= Henry Evelyn Derek Scovil =

Henry Evelyn Derrick Scovil (1923–2010) was a physicist noted for his contributions to masers and bubble memory.

Scovil received his D. Phil. in 1951 from University of Oxford for his thesis "Investigation of Paramagnetic Substances at Centimetre Wave-Lengths", studied paramagnetic resonance at Clarendon Laboratory, then moved to Bell Labs where he, George Feher, and H. Seidel built the first tunable, solid state maser. In the late 1950s he and colleagues constructed ruby travelling wave masers, cooled to 4.2K by liquid helium, which were then the world's lowest-noise microwave amplifiers. They were used by Arno Penzias and Robert Woodrow Wilson in their investigations of the cosmic microwave background.

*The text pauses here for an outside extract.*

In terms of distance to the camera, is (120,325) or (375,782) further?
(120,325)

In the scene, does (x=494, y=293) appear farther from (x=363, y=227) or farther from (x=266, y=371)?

Scovil was awarded the Franklin Institute's 1972 Stuart Ballantine Medal and the 1975 IEEE Morris N. Liebmann Memorial Award "for the concept and development of single-walled magnetic domains (magnetic bubbles), and for recognition of their importance to memory technology". He is a member of the National Academy of Engineering.

Scovil was born in 1923 in Victoria, British Columbia, Canada and received his Master's degree in physics from the University of British Columbia, where he later briefly taught. He died May 11, 2010, in Port Townsend, Washington, United States. He was predeceased by his wife, Gwendolyn, and survived by his son, Alistair (married to the writer Adrianne Harun) and two grandsons, Peter Angus Scovil and Duncan Christopher Henry Scovil.

==Selected works==
- Scovil, H. E. D. (1952). "The 'Extra' Levels in Rare Earth Salts"
- Bleaney, B. (1954). "The paramagnetic resonance spectra of gadolinium and neodymium ethyl sulphates"
- Scovil, H. E. D. (1957). "Operation of a Solid State Maser"
- Geusic, J. E. (1964). "Microwave and optical masers"
- Andrew H. Bobeck and H. E. D. Scovil, "Magnetic Bubbles", Scientific American, Vol. 224, No. 6, pages 78–91, June 1971.